Capítulo 204 – Lo que esperaba (3)
Las cosas tampoco iban bien para el Gran Señor del Oeste.
Las defensas del territorio Este eran mucho más fuertes de lo que se imaginaba, por lo que las tropas del Rey Paganus Bwissel ni siquiera pudieron acercarse a las murallas.
Los soldados del Este no solo defendieron con ahínco, sino que también aprovecharon para salir de las murallas de la ciudad y atacar cuando veían una oportunidad, robando la comida y los caballos de los Paganus o quemando sus provisiones. Como resultado, el Rey y los soldados Paganus perdieron los estribos y cometieron errores con frecuencia, los cuales en el campo de batalla provocó grandes pérdidas.
En poco tiempo, miles de soldados se redujeron a la mitad.
Justo cuando el Gran Señor del Oeste presentía un final ominoso para esa guerra y se planteaba retirarse precipitadamente, un rugido ensordecedor resonó a sus espaldas.
El Gran Señor del Oeste y el Rey Paganus, Bwissel, se giraron con alivio, pensando que las fuerzas aliadas que debían unirse a ellos habían llegado. Sin embargo, la bandera que les llamó la atención era una bandera blanca con el tigre azul que simbolizaba la Casa White.

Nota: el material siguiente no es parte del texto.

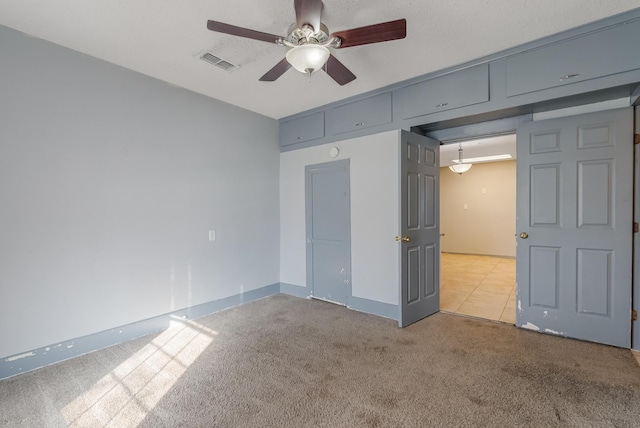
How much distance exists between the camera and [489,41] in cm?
252

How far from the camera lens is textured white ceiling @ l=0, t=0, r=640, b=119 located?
2.07m

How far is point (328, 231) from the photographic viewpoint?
4027 mm

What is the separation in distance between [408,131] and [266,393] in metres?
2.78

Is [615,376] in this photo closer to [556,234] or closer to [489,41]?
[556,234]

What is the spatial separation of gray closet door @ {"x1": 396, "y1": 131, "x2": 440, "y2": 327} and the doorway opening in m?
1.33

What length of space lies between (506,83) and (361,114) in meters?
1.54

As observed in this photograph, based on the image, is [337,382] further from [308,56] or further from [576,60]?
[576,60]

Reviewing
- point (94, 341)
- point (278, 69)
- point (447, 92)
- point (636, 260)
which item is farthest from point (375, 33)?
point (94, 341)

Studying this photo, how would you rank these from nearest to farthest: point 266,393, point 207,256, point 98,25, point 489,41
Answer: point 266,393 → point 98,25 → point 489,41 → point 207,256

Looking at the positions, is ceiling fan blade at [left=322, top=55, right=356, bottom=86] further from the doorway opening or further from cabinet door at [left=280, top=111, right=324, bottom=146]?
the doorway opening

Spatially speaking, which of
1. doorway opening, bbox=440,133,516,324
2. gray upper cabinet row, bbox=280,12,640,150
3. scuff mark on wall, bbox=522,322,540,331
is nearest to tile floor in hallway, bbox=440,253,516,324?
doorway opening, bbox=440,133,516,324

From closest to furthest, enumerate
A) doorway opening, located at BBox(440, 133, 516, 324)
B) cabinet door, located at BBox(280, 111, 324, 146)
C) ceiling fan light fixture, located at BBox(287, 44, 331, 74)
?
ceiling fan light fixture, located at BBox(287, 44, 331, 74) < cabinet door, located at BBox(280, 111, 324, 146) < doorway opening, located at BBox(440, 133, 516, 324)

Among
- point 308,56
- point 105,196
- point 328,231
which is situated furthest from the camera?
point 328,231

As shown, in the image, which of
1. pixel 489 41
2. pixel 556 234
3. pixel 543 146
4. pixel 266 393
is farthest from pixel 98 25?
pixel 556 234
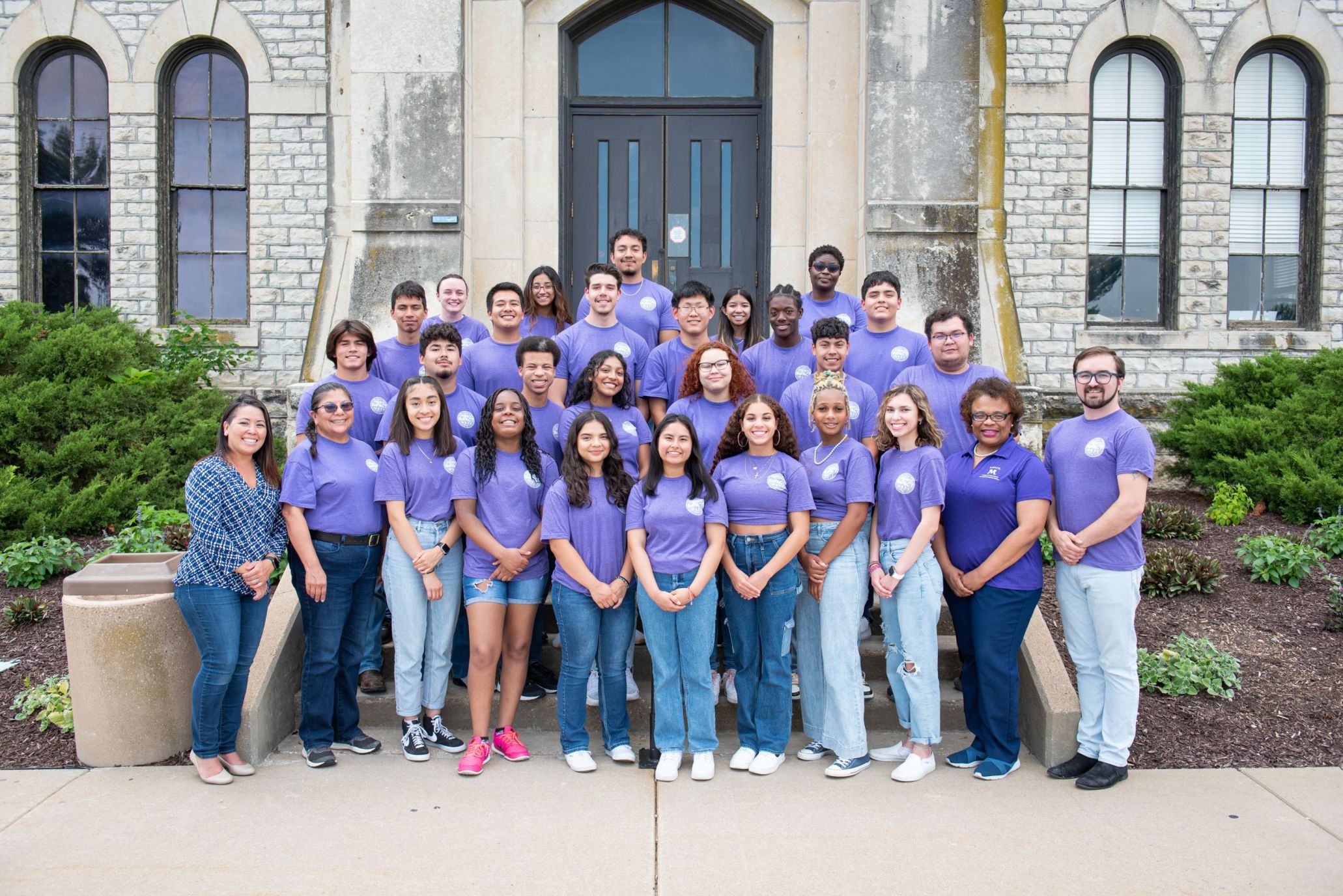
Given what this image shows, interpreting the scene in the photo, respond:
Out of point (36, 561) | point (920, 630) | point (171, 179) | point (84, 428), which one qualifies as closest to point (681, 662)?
point (920, 630)

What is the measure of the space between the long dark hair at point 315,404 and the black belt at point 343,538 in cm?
35

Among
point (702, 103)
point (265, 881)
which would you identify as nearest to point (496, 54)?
point (702, 103)

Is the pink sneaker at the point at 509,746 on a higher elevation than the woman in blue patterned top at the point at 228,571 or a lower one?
lower

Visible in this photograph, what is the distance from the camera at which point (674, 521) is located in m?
4.63

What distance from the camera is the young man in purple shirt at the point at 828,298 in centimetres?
599

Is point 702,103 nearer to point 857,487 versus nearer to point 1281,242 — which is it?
point 857,487

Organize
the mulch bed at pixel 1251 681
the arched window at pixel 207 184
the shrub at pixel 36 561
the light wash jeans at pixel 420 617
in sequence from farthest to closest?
the arched window at pixel 207 184
the shrub at pixel 36 561
the mulch bed at pixel 1251 681
the light wash jeans at pixel 420 617

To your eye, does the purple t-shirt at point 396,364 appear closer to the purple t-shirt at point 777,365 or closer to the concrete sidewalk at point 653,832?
the purple t-shirt at point 777,365

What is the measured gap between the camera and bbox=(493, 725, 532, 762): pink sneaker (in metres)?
4.91

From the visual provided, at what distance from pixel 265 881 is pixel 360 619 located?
1.45 metres

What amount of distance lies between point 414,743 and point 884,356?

Bwissel, lleno de rabia y dispuesto a morir, se abalanzó desesperadamente contra el Gran Señor del Este, pero el Gran Señor del Oeste aprovechó la confusión para montar a caballo y huir rápidamente del campo de batalla.
El Señor del Oeste se dirigió al Imperio, no a un estado aliado.
Su intención era apoderarse del Palacio Imperial, ahora en ruinas y vacío, pero el trono, restaurado, aunque de forma sencilla, ya estaba ocupado por su legítimo dueño.
El Príncipe Heredero, David Blenwit, quien había escapado por un pasadizo subterráneo con la Emperatriz y otros cuando el Palacio Imperial se derrumbó, era quien ocupaba el trono ahora. Junto a David se encontraba Theodore White, con sus ojos azules brillando con fiereza.
Theodore, que se dirigía al Territorio Este con Cyrus para buscar a Arianna, recibió un mensaje enviado por el Gran Señor del Este que indicaba que Arianna había sido rescatada sana y salva y estaba bajo protección. Inmediatamente dio la vuelta a su caballo y regresó al Imperio.
Predijo que, si el Gran Señor del Oeste sobrevivía, sin duda acudiría al Imperio. La predicción de Theodore resultó ser cierta.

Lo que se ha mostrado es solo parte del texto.